-- start of Exercise inputs --

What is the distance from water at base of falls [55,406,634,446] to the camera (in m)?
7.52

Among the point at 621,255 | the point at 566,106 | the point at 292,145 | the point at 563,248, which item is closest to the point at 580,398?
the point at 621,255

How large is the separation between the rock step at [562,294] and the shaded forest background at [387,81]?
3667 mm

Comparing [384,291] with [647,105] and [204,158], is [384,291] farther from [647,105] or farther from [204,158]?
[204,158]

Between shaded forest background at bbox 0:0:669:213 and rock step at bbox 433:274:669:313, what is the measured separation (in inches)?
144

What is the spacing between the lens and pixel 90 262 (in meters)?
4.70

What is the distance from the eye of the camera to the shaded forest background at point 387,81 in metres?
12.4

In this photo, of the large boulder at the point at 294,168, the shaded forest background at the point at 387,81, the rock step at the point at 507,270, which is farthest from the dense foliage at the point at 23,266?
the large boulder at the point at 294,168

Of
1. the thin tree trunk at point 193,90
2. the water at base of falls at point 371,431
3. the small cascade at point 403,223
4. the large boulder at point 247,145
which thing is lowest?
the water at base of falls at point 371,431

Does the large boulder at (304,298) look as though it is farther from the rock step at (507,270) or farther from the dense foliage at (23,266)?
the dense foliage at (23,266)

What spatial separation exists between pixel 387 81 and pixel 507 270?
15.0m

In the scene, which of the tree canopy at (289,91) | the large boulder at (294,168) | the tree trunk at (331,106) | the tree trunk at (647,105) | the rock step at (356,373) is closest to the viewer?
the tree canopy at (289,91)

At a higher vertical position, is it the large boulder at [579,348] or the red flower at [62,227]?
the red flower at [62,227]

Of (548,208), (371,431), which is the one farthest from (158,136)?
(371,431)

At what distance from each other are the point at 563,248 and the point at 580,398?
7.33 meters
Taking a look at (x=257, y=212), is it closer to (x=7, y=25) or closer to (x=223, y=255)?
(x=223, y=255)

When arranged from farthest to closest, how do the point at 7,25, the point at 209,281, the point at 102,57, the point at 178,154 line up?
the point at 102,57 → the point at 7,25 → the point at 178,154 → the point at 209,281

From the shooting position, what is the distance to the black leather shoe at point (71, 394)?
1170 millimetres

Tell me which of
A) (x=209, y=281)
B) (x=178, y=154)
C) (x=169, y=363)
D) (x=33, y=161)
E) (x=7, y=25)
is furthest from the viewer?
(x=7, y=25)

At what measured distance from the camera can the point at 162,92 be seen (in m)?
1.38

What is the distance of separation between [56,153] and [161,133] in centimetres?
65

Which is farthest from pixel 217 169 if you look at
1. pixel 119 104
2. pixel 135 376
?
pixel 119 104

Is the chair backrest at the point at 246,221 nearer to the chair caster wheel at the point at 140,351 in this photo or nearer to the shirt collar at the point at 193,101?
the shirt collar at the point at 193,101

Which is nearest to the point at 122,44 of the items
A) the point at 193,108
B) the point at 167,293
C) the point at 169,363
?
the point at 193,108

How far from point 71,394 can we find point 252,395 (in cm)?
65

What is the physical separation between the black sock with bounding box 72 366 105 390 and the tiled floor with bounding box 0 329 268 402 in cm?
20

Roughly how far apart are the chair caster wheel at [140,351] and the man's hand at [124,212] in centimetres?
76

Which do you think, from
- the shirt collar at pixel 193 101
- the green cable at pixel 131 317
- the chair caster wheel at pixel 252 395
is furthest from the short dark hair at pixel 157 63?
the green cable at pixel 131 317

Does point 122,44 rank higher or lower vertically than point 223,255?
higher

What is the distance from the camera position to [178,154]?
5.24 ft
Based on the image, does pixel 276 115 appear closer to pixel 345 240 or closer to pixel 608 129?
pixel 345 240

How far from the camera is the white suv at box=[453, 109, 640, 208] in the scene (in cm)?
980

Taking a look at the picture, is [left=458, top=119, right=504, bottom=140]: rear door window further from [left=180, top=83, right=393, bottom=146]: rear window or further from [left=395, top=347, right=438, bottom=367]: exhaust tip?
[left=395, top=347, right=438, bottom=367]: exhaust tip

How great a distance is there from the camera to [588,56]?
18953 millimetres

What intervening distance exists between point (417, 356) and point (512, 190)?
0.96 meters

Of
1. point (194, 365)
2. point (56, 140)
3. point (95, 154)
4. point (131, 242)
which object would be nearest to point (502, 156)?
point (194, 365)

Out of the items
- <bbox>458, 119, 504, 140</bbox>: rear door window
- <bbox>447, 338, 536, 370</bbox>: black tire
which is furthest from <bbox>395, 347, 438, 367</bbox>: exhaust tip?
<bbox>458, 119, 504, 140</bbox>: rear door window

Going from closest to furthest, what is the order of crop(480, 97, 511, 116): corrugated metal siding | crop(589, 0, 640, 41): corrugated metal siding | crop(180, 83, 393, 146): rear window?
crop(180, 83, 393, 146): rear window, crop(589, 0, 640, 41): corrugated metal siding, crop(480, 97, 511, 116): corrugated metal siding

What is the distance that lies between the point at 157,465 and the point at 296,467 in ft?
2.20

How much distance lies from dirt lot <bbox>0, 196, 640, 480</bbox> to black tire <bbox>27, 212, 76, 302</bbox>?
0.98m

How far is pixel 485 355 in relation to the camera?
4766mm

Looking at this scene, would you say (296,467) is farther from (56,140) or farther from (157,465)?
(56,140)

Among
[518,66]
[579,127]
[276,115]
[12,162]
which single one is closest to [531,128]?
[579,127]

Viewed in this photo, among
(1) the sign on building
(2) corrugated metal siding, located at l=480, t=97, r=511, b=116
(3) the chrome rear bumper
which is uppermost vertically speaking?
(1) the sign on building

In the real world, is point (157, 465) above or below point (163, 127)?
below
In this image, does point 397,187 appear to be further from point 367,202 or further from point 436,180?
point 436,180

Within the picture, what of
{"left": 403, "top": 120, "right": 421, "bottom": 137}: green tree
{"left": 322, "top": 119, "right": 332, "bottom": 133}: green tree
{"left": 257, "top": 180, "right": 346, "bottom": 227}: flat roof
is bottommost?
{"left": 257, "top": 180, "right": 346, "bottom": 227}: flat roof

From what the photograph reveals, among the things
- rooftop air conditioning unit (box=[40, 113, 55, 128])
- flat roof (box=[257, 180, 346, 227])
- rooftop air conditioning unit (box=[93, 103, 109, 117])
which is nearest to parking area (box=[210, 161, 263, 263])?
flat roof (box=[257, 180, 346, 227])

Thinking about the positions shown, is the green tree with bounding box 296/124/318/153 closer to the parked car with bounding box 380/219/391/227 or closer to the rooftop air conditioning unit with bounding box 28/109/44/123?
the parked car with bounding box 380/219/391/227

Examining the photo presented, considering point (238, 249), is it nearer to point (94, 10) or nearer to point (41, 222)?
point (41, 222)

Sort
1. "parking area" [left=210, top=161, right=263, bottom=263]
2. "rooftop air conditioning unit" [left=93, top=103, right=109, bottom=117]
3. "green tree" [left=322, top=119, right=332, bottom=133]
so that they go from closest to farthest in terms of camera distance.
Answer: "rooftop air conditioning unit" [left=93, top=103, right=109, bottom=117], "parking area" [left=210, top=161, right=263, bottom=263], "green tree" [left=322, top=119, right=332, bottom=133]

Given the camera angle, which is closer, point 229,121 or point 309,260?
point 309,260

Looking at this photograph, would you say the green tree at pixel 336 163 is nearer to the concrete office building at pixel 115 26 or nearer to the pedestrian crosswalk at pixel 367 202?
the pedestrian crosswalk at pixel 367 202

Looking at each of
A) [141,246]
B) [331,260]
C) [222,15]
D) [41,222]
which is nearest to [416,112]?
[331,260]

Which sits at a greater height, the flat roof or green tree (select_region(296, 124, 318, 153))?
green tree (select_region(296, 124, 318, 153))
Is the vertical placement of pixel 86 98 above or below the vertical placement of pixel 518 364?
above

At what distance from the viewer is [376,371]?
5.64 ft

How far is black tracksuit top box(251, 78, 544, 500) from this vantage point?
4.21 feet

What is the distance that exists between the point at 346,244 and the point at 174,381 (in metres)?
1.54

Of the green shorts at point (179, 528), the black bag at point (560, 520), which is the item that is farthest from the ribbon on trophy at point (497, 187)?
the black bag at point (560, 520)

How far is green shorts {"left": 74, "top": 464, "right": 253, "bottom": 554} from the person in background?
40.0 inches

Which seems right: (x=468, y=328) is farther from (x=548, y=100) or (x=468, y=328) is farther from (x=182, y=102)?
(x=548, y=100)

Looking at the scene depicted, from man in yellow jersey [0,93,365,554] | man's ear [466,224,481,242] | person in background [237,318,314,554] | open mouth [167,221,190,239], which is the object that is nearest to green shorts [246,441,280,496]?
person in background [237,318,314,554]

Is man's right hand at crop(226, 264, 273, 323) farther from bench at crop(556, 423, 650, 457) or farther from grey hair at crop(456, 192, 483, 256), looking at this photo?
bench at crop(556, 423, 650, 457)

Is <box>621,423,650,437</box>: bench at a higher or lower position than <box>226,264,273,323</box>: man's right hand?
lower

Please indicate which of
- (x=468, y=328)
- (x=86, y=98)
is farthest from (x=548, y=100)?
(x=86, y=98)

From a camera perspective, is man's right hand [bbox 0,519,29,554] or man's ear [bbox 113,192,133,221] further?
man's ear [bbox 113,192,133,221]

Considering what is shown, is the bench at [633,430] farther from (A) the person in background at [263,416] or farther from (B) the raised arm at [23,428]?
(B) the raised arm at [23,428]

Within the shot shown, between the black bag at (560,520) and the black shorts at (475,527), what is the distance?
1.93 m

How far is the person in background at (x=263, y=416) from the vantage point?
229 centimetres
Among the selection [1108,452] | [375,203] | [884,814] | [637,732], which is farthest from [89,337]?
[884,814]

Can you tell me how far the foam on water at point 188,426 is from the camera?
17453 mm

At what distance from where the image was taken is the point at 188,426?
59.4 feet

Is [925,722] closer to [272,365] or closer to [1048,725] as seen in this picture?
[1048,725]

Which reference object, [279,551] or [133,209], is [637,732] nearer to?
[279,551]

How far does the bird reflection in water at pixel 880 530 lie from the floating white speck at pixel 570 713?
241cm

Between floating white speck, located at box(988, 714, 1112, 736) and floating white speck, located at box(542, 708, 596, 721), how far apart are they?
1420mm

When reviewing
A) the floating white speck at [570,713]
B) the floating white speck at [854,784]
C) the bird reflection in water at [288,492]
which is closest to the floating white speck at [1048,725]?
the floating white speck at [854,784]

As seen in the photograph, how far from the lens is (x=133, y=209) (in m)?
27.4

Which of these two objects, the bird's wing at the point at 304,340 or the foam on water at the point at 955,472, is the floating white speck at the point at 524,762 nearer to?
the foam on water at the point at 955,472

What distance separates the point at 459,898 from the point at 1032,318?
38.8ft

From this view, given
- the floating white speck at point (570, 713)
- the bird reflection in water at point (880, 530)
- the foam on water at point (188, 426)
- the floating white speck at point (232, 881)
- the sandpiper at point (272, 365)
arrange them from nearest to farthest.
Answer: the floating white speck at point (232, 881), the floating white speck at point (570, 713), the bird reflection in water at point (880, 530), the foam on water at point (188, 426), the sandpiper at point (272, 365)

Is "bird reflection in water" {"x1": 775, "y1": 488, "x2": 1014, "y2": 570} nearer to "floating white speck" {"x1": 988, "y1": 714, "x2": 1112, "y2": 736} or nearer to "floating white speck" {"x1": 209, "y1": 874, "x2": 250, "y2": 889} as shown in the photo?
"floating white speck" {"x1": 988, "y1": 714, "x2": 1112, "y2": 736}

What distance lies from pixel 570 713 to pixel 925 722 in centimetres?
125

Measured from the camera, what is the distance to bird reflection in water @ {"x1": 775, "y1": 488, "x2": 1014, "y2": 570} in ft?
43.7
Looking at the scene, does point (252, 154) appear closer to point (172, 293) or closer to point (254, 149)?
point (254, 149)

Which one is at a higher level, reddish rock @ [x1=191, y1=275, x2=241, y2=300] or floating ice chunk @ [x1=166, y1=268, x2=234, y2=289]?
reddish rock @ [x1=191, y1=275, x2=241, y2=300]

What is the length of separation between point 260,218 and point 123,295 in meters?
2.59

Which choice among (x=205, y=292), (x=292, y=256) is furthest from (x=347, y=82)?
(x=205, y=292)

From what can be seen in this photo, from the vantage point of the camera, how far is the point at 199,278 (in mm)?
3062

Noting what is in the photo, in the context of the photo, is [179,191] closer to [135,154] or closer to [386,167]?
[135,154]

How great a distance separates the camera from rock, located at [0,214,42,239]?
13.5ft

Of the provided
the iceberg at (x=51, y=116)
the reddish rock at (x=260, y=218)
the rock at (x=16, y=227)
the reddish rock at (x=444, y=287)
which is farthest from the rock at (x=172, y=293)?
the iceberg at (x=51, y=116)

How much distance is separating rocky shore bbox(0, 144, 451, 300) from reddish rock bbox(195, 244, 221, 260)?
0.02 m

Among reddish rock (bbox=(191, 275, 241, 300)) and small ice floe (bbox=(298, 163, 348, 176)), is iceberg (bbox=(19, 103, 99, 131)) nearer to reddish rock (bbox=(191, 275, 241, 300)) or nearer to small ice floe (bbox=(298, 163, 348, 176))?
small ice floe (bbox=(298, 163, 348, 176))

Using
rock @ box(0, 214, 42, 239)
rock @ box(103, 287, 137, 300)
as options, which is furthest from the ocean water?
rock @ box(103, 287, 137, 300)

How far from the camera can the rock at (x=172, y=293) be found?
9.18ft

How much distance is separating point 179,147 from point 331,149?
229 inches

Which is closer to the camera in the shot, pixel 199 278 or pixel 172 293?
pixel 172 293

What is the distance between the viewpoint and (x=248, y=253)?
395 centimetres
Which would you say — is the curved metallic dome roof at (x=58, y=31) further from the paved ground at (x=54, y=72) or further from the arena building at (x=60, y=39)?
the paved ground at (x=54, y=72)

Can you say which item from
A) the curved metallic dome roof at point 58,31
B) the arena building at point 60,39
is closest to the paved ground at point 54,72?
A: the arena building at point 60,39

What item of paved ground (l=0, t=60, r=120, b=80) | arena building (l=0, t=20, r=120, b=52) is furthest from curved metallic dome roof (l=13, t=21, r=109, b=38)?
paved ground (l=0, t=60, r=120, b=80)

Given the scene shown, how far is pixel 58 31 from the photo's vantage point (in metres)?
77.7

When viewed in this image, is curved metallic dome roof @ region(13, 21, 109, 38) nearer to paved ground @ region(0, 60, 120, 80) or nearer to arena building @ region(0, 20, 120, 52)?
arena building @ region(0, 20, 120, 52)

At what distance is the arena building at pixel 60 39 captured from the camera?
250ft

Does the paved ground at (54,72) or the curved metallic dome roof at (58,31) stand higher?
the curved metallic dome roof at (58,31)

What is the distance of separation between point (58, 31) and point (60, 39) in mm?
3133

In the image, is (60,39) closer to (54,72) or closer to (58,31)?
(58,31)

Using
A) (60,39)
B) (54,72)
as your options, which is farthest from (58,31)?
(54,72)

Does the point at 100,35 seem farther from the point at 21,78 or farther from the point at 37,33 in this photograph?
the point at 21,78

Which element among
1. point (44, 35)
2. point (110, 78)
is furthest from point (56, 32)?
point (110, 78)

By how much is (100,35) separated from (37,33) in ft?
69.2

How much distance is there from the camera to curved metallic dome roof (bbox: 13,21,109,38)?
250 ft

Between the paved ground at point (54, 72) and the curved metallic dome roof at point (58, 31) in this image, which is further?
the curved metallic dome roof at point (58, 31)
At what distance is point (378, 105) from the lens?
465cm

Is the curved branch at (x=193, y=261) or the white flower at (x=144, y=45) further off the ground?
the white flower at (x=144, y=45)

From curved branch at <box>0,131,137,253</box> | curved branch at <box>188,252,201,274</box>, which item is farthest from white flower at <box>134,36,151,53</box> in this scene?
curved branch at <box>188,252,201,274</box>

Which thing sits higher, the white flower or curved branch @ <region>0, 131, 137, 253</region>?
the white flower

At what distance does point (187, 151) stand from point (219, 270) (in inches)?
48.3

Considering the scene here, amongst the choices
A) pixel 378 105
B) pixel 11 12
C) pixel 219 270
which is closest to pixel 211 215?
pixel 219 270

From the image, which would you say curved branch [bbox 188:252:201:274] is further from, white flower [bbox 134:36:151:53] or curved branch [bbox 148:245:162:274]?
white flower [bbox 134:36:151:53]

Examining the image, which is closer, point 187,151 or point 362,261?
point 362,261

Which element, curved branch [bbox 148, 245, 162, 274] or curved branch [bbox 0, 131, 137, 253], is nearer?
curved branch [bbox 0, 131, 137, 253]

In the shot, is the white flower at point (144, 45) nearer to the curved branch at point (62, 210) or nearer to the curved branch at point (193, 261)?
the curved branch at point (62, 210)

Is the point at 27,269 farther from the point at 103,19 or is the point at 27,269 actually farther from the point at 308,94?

-- end of Exercise inputs --

▸ **What you have to do**:
Quote, without alteration, the final stretch of the entries: the line with "Which element among" onward to the last line.

▸ **Answer to the task**:
Which element among
1. point (44, 35)
2. point (110, 78)
is furthest from point (56, 32)?
point (110, 78)

By how much is (100,35) separated from (37,33) in ft?
69.2

How much distance is there from the camera to curved metallic dome roof (bbox: 13,21,109,38)?
250 ft

Between the paved ground at point (54, 72) and the curved metallic dome roof at point (58, 31) in this image, which is further?
the curved metallic dome roof at point (58, 31)
At what distance is point (378, 105) from the lens?
465cm

Is the curved branch at (x=193, y=261) or the white flower at (x=144, y=45) further off the ground?
the white flower at (x=144, y=45)

From curved branch at <box>0,131,137,253</box> | curved branch at <box>188,252,201,274</box>, which item is farthest from white flower at <box>134,36,151,53</box> in this scene?
curved branch at <box>188,252,201,274</box>

Which thing sits higher, the white flower or curved branch @ <region>0, 131, 137, 253</region>?
the white flower

At what distance does point (187, 151) stand from point (219, 270) (in inches)?
48.3

Considering the scene here, amongst the choices
A) pixel 378 105
B) pixel 11 12
C) pixel 219 270
which is closest to pixel 211 215?
pixel 219 270

From the image, which would you say curved branch [bbox 188:252:201:274] is further from, white flower [bbox 134:36:151:53] or curved branch [bbox 148:245:162:274]?
white flower [bbox 134:36:151:53]

Examining the image, which is closer, point 187,151 or point 362,261?
point 362,261

Which element, curved branch [bbox 148, 245, 162, 274] or curved branch [bbox 0, 131, 137, 253], is nearer?
curved branch [bbox 0, 131, 137, 253]

In the shot, is the white flower at point (144, 45) nearer to the curved branch at point (62, 210) or nearer to the curved branch at point (193, 261)?
the curved branch at point (62, 210)

Is the point at 27,269 farther from the point at 103,19 or is the point at 27,269 actually farther from the point at 308,94?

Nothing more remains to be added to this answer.